I pulled up at a red light, with my eyelids feeling as heavy as if someone had coated them with wet sand. I kept my foot on the brake and let my eyes slip shut, feeling the warmth of the pills surging through my veins, that intoxicating sense of everything being right with the universe. My head swung forward. I could feel my hair against my cheeks . . .

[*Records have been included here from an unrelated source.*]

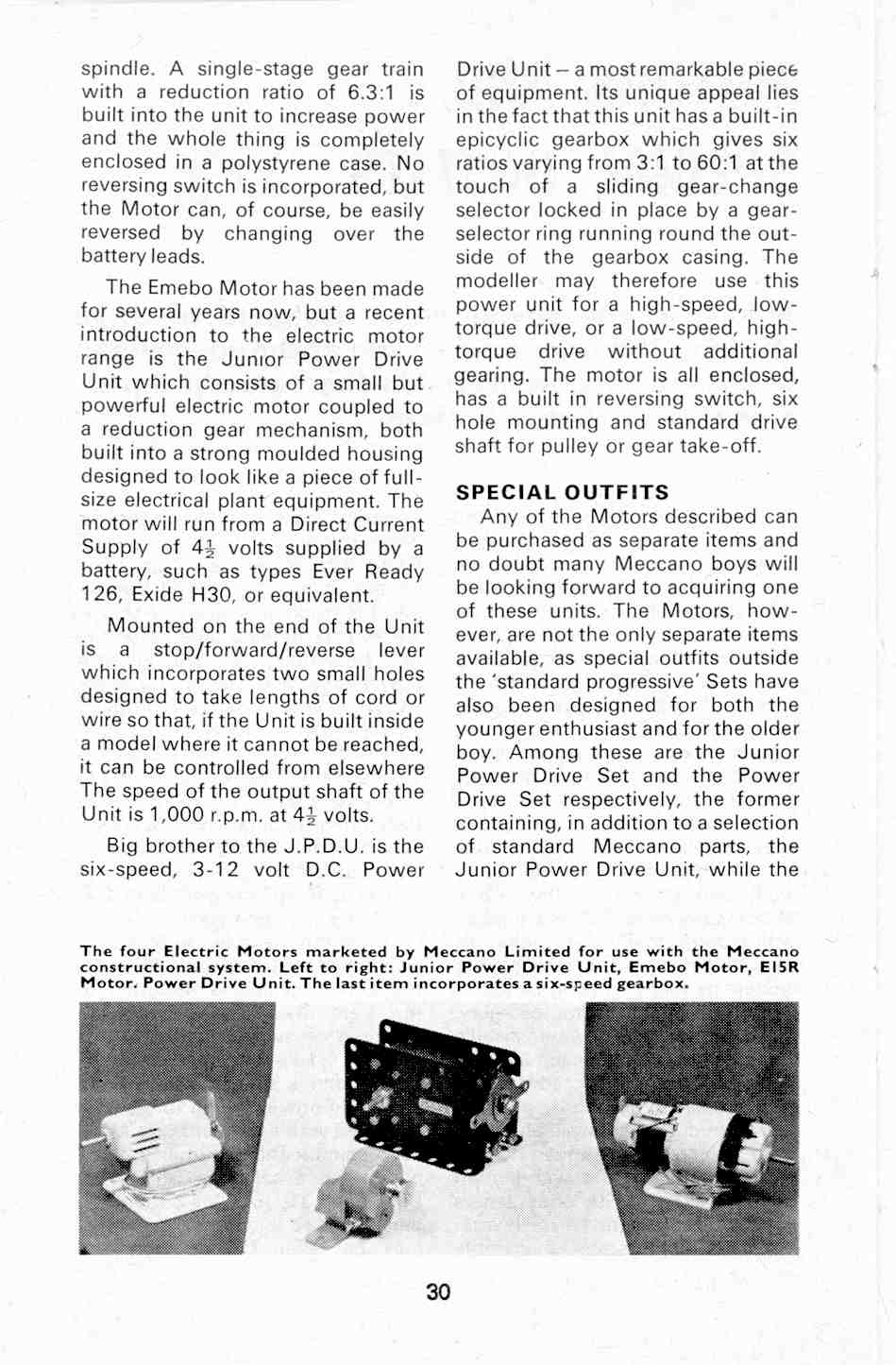 spindle. A single-stage gear train with a reduction ratio of 6.3:1 is built into the unit to increase power and the whole thing is completely enclosed in a polystyrene case. No reversing switch is incorporated, but the Motor can, of course, be easily reversed by changing over the battery leads.

The Emebo Motor has been made for several years now, but a recent introduction to the electric motor range is the Junior Power Drive Unit which consists of a small but powerful electric motor coupled to a reduction gear mechanism, both built into a strong moulded housing designed to look like a piece of full-size electrical plant equipment. The motor will run from a Direct Current Supply of $4\frac{1}{2}$ volts supplied by a battery, such as types Ever Ready 126, Exide H30, or equivalent.

Mounted on the end of the Unit is a stop/forward/reverse lever which incorporates two small holes designed to take lengths of cord or wire so that, if the Unit is built inside a model where it cannot be reached, it can be controlled from elsewhere The speed of the output shaft of the Unit is 1,000 r.p.m. at $4\frac{1}{2}$ volts.

Big brother to the J.P.D.U. is the six-speed, 3-12 volt D.C. Power Drive Unit – a most remarkable piece of equipment. Its unique appeal lies in the fact that this unit has a built-in epicyclic gearbox which gives six ratios varying from 3:1 to 60:1 at the touch of a sliding gear-change selector locked in place by a gear-selector ring running round the outside of the gearbox casing. The modeller may therefore use this power unit for a high-speed, low-torque drive, or a low-speed, high-torque drive without additional gearing. The motor is all enclosed, has a built in reversing switch, six hole mounting and standard drive shaft for pulley or gear take-off.

SPECIAL OUTFITS

Any of the Motors described can be purchased as separate items and no doubt many Meccano boys will be looking forward to acquiring one of these units. The Motors, however, are not the only separate items available, as special outfits outside the 'standard progressive' Sets have also been designed for both the younger enthusiast and for the older boy. Among these are the Junior Power Drive Set and the Power Drive Set respectively, the former containing, in addition to a selection of standard Meccano parts, the Junior Power Drive Unit, while the

The four Electric Motors marketed by Meccano Limited for use with the Meccano constructional system. Left to right: Junior Power Drive Unit, Emebo Motor, E15R Motor. Power Drive Unit. The last item incorporates a six-speed gearbox.

30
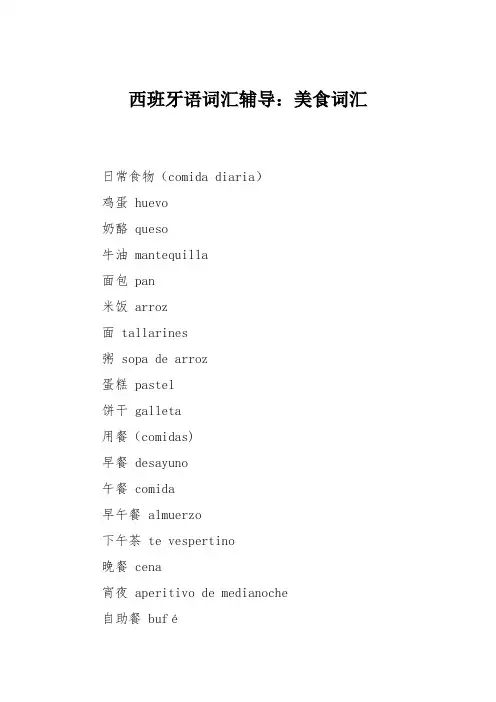 西班牙语词汇辅导：美食词汇

日常食物（comida diaria）

鸡蛋 huevo

奶酪 queso

牛油 mantequilla

面包 pan

米饭 arroz

面 tallarines

粥 sopa de arroz

蛋糕 pastel

饼干 galleta

用餐（comidas）

早餐 desayuno

午餐 comida

早午餐 almuerzo

下午茶 te vespertino

晚餐 cena

宵夜 aperitivo de medianoche

自助餐 bufé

Someone behind me was honking. I bolted upright, opening my eyes. “Jesus, cool your jets!” I hit the gas and was jerked backward as my car leapt through the intersection. Why was everyone in such a goddamn rush? What happened to manners? I squinted into the rearview mirror, trying to make out the face behind the wheel of the car that had honked, wondering if it was anyone I knew . . . and then, in an instant, the sign for Stonefield was looming up on my right. I stomped on the brakes, hit the turn signal, and heard the squeal of rubber on the road as I made the turn, cutting off the car in my right-hand lane. My heart thudded as I hit the brakes. There were two cars in front of me, and I could see Janet’s twins waiting, in their baseball caps and matching backpacks, along with Eloise, in the Lilly Pulitzer sundress she’d picked out herself. I put the car in park, grabbed the key fob, and hopped out of my seat. The heel of my shoe must have caught on the floor mat, because instead of the graceful exit I’d planned on, I tripped and went down hard on the pavement, landing on my hands and knees.

“Ow!” I yelled. My palms were stinging, dotted with beads of blood, and my pants were torn at the knee. I wondered if anyone had seen me. I looked around, swallowing hard as I spotted Mrs. Dale, one of the teachers in Ellie’s class, standing at the curb with a clipboard in her hand. Just my luck. Miss Reckord, the other teacher, was a sweet-faced, dumpling-shaped twenty-five-year-old with rosy cheeks and a whispery voice. The little boys all nursed crushes on her, and the girls fought to sit on her lap at story time, where they could finger her dangly earrings. Mrs. Dale was a different story. Thin-lipped, broad-shouldered, and flat-chested, with hair the color and consistency of a Brillo pad and skin as pale as yogurt, Mrs. Dale—who had, as far as I knew, no first name that was ever used by anyone in the Stonefield community—had been bringing five-year-olds to heel for more than thirty years. Mrs. Dale was not impressed with your special little snowflake. She did not believe in affirmations or unearned compliments to boost a kid’s self-esteem, or the unspoken Stonefield philosophy that every child was a winner. She believed in children keeping their hands to themselves, not running in the hallways, and coloring inside the lines. She took zero shit off of anyone, and she never, ever smiled.

I waved at her, surreptitiously sliding my bleeding palms into my pockets. “Sorry I’m late! Come on, everyone!” I opened the rear passenger side door, scooping Eloise up by her armpits and hoisting her into her seat.

Mrs. Dale was watching me. “Did you get my messages about the board meeting?”

Oof. I’d gotten several calls from the school over the past few days—maybe even the past few weeks—but I’d hit “Ignore” and let them go straight to voicemail. I was busy. I was tired. I had a job, unlike half the mothers of kids in Ellie’s class. Why didn’t the school ever call them?

“Sorry. I’ve been running around like crazy. New project . . .”

“MOMMY, I’m BLOODY!” Eloise shrieked. I looked at her and, sure enough, my bloody palm had left a red smear on her pink-and-green dress.

Mrs. Dale stepped closer. “Mrs. Weiss? Are you all right?”

“What? Oh, yeah. Just ripped my pants, no big deal. I’m such a klutz. Don’t ever stand near me in a Zumba class.” I followed her gaze down to my palms. Blushing, I grabbed a baby wipe from the box in the backseat and cleaned my hands, then fumbled with the buckle of the seat belt, tugging it hard against Ellie’s chest.